Female student working from home on laptop

Following on from our eBook, “Engaging the student voice in our ‘new normal’: How are universities planning to capture, and act upon, feedback from students in 2020-21?”, published in November 2020, drawing on the perspectives of university leaders, Explorance commissioned independent research amongst Students’ Union (SU) representatives around their opinions on the module evaluation and feedback process.

Aston Students’ Union, Heriot-Watt University Student Union, Open University Students Association, Reading University Students’ Union, Regent’s University London Student Union, St Mary’s University Students’ Union, University College Cork Students’ Union, University of Portsmouth Students’ Union, University of Stirling Students’ Union and Worcester Students’ Union all contributed to our research via in-depth interviews in January and February 2021.

We wanted to gauge their own experience of module evaluation surveys, how universities’ approaches to capturing student feedback via surveys shifted (including during the first semester of 2020-21) in the context of Covid-19 and national lockdown, and what institutions could do differently going forward.

We also explored issues around SU leaders’ expectations of universities in terms of responding to the student voice, how module evaluation feedback is being used to support quality assurance and quality enhancement processes, and the extent to which universities and SU teams are working together on this agenda.

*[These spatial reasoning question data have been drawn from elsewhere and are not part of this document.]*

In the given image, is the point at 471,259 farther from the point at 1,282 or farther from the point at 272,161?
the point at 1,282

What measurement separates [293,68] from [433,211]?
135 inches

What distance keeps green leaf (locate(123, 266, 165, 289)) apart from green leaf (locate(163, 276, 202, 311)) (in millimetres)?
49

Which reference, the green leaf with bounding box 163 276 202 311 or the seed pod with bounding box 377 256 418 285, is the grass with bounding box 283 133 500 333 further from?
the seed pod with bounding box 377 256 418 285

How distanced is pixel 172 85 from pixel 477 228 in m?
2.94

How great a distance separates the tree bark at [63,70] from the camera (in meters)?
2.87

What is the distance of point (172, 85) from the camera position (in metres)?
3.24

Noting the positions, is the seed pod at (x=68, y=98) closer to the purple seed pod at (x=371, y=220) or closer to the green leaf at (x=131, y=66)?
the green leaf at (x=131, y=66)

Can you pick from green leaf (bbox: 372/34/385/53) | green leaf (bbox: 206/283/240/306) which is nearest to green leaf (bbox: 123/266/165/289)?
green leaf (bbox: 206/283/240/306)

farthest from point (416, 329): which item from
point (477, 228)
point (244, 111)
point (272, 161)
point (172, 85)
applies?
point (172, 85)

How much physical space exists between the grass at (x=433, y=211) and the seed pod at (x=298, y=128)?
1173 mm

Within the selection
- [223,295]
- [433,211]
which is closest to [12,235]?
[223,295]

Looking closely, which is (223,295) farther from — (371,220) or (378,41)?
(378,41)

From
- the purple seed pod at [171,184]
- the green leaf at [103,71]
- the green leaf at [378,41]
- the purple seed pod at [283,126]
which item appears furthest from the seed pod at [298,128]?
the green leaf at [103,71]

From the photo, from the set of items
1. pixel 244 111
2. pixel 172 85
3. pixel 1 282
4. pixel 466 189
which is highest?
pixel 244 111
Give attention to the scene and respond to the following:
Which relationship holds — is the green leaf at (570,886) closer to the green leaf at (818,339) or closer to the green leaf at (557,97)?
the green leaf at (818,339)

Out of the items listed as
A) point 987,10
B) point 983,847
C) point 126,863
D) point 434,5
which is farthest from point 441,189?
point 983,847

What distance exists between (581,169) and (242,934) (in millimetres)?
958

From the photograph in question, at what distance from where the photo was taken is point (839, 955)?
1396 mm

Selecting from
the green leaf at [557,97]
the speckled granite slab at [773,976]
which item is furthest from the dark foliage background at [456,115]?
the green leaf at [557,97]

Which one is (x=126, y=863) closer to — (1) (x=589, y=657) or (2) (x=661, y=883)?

There are five summary findings from our report, “Module evaluation in a pandemic and beyond”, which we launched at the Bluenotes EUROPE 2021 Virtual Experience on 24th March:

  • Covid-19, and the move from face-to-face to online learning, has forced universities to pivot their approaches to capturing the student voice. Alongside end-of-module evaluation surveys, many institutions have embraced mid-module surveys for assessment of teaching and learning as well as Pulse surveys for course evaluation and wider assessment of issues around student sentiment and wellbeing, presenting an opportunity to develop this practice further.
  • Whilst there is a clear expectation from student leaders that universities should actively listen to module evaluation feedback, at the same time, better and more open communication is required. This is to help students understand what changes are possible in follow-up and, therefore, manage their expectations. Students’ own perceptions – and lack of understanding – as to how their feedback is used (and benefits them) and is applied by their institution for quality assurance and quality enhancement purposes is a related issue.
  • Closing the feedback loop is the biggest challenge facing universities around module evaluation surveys and one that is still not addressed sufficiently despite the changes in approach brought about by Covid-19. However, student representatives insisted that this problem was not solely down to the institution to overcome and highlighted a collective responsibility to own this process. Some examples of partnership approaches between universities and SUs point to ways to address this issue in collaboration and may be adopted elsewhere.
  • All SU leaders interviewed for this research say that end-of-module evaluation surveys are here to stay. These remain a hugely valuable component of capturing student feedback, with student representatives highlighting these as robust and measurable. However, the pandemic has accelerated the shift of these online, given that in-person paper-based surveys are not possible, and there are also opportunities to encompass quantitative and qualitative insight and complementary feedback mechanisms, including mid-module or interim Pulse surveys.
  • Universities, driven by higher education policy directives, are generally congratulated by SU leaders as having stepped up their strategies on an individual basis to listening to students during the lockdown. Still, there is an opportunity to strive for greater consistency in approach across the sector.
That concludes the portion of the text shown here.